| What you will do |
Please rewrite all of the records below with every "fallen leaf" changed to "dry leaf" and nothing else altered, leaving out the pictures.

[BEGIN Listing]

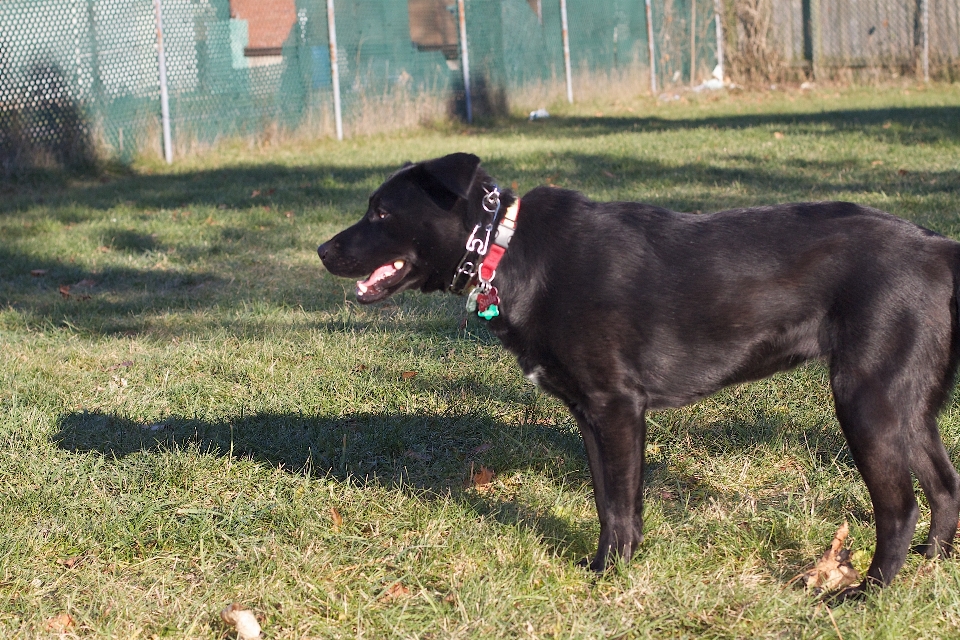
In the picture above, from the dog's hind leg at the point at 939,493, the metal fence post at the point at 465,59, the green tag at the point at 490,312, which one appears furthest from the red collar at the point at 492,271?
the metal fence post at the point at 465,59

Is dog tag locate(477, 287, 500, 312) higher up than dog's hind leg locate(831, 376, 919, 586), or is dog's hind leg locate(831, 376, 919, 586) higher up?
dog tag locate(477, 287, 500, 312)

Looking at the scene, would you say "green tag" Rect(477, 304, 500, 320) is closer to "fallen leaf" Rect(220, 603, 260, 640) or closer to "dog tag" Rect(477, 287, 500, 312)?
"dog tag" Rect(477, 287, 500, 312)

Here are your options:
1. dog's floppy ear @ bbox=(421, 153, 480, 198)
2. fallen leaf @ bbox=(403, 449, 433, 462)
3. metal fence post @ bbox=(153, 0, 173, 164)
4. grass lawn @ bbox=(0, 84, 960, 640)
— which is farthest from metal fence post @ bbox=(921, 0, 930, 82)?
dog's floppy ear @ bbox=(421, 153, 480, 198)

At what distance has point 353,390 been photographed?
15.5ft

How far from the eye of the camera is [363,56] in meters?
15.0

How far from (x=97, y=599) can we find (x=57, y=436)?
4.87 feet

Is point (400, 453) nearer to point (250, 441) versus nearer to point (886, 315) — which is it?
point (250, 441)

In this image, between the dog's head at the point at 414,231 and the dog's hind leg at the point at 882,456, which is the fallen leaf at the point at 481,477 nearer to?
the dog's head at the point at 414,231

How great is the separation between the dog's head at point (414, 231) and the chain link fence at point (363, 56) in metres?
Result: 9.35

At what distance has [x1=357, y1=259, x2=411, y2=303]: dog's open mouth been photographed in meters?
3.47

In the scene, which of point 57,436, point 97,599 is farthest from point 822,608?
point 57,436

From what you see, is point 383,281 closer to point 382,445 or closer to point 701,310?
point 382,445

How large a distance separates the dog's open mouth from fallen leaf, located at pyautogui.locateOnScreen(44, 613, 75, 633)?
1.37 meters

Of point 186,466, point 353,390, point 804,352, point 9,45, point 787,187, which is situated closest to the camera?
point 804,352
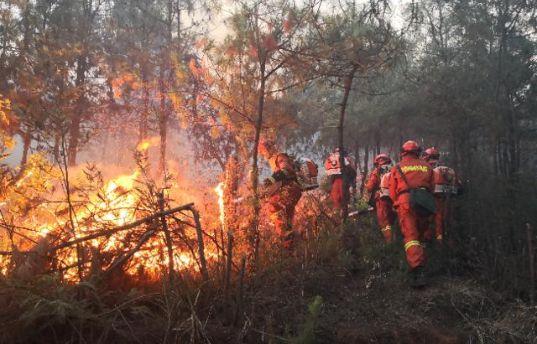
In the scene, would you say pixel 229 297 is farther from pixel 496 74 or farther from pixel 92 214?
pixel 496 74

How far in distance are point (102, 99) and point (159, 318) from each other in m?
14.2

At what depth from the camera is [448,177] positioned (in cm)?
762

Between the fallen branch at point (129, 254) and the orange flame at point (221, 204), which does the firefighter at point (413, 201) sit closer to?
the orange flame at point (221, 204)

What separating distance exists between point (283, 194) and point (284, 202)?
18 centimetres

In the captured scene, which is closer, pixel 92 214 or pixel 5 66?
pixel 92 214

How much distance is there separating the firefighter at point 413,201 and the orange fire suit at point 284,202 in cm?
168

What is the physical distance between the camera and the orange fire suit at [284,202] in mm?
6957

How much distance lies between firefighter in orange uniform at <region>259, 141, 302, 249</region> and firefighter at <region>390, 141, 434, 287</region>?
169 cm

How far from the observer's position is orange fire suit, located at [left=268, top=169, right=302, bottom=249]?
6957mm

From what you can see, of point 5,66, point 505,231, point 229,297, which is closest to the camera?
point 229,297

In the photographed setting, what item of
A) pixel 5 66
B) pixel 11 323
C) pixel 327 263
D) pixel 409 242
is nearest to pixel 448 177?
pixel 409 242

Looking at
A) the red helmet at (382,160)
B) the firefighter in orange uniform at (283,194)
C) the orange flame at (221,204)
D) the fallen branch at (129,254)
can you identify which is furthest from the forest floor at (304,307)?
the red helmet at (382,160)

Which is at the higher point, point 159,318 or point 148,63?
point 148,63

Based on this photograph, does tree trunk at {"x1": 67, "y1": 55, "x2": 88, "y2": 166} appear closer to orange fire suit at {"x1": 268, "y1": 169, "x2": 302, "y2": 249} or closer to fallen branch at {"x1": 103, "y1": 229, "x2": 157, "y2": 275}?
orange fire suit at {"x1": 268, "y1": 169, "x2": 302, "y2": 249}
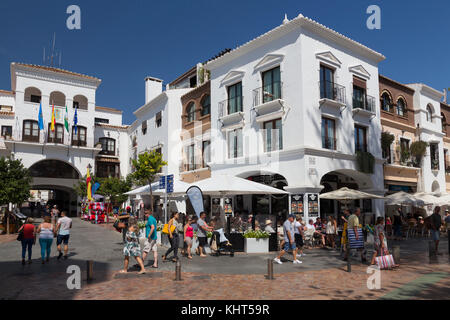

[END Listing]

| Answer to this problem |
In the picture above, from the dog's hind leg at the point at 939,493, the metal fence post at the point at 465,59, the green tag at the point at 490,312, which one appears furthest from the red collar at the point at 492,271?
the metal fence post at the point at 465,59

Is dog tag locate(477, 287, 500, 312) higher up than dog's hind leg locate(831, 376, 919, 586), or is dog's hind leg locate(831, 376, 919, 586) higher up?
dog tag locate(477, 287, 500, 312)

Looking at the scene, would you say "green tag" Rect(477, 304, 500, 320) is closer to "dry leaf" Rect(220, 603, 260, 640) or closer to "dog tag" Rect(477, 287, 500, 312)?
"dog tag" Rect(477, 287, 500, 312)

Here are your options:
1. dog's floppy ear @ bbox=(421, 153, 480, 198)
2. dry leaf @ bbox=(403, 449, 433, 462)
3. metal fence post @ bbox=(153, 0, 173, 164)
4. grass lawn @ bbox=(0, 84, 960, 640)
— which is farthest from metal fence post @ bbox=(921, 0, 930, 82)?
dog's floppy ear @ bbox=(421, 153, 480, 198)

At what distance has point 353,390 been photographed?
15.5ft

How far from the eye of the camera is [363,56] in meters?
15.0

How far from (x=97, y=599) can we find (x=57, y=436)?
4.87 feet

Is point (400, 453) nearer to point (250, 441) versus nearer to point (886, 315) — which is it?
point (250, 441)

In this image, between the dog's head at the point at 414,231 and the dog's hind leg at the point at 882,456, which is the dry leaf at the point at 481,477 nearer to?
the dog's head at the point at 414,231

How great is the separation between the dog's head at point (414, 231) and the chain link fence at point (363, 56) in metres?
Result: 9.35

At what distance has [x1=357, y1=259, x2=411, y2=303]: dog's open mouth been photographed in meters?
3.47

In the scene, which of point 57,436, point 97,599 is farthest from point 822,608?
point 57,436

From what you see, is point 383,281 closer to point 382,445 or closer to point 701,310?
point 382,445

How large a distance separates the dog's open mouth from dry leaf, located at pyautogui.locateOnScreen(44, 613, 75, 633)?
1.37 meters

Of point 186,466, point 353,390, point 804,352, point 9,45, point 787,187, which is situated closest to the camera?
point 804,352
In the scene, would you say pixel 229 297 is farther from pixel 496 74 or farther from pixel 92 214?
pixel 496 74

How far in distance are point (102, 99) and point (159, 318) from each other in m?
14.2

At what depth from the camera is [448,177] positioned (in cm)?
762

Between the fallen branch at point (129, 254) and the orange flame at point (221, 204), which does the firefighter at point (413, 201) sit closer to?
the orange flame at point (221, 204)

What separating distance exists between point (283, 194) and point (284, 202)?
18 centimetres

In the captured scene, which is closer, pixel 92 214 or pixel 5 66?
pixel 92 214

How much distance is there separating the firefighter at point 413,201 and the orange fire suit at point 284,202 in cm?
168

What is the physical distance between the camera and the orange fire suit at [284,202] in mm?
6957

How much distance lies between firefighter in orange uniform at <region>259, 141, 302, 249</region> and firefighter at <region>390, 141, 434, 287</region>?
169 cm

How far from the observer's position is orange fire suit, located at [left=268, top=169, right=302, bottom=249]?
6957mm

From what you can see, of point 5,66, point 505,231, point 229,297, which is closest to the camera?
point 229,297

In the photographed setting, what item of
A) pixel 5 66
B) pixel 11 323
C) pixel 327 263
D) pixel 409 242
is nearest to pixel 448 177?
pixel 409 242

Looking at
A) the red helmet at (382,160)
B) the firefighter in orange uniform at (283,194)
C) the orange flame at (221,204)
D) the fallen branch at (129,254)
can you identify which is furthest from the forest floor at (304,307)?
the red helmet at (382,160)

Which is at the higher point, point 159,318 or point 148,63?
point 148,63

Based on this photograph, does tree trunk at {"x1": 67, "y1": 55, "x2": 88, "y2": 166} appear closer to orange fire suit at {"x1": 268, "y1": 169, "x2": 302, "y2": 249} or closer to fallen branch at {"x1": 103, "y1": 229, "x2": 157, "y2": 275}?
orange fire suit at {"x1": 268, "y1": 169, "x2": 302, "y2": 249}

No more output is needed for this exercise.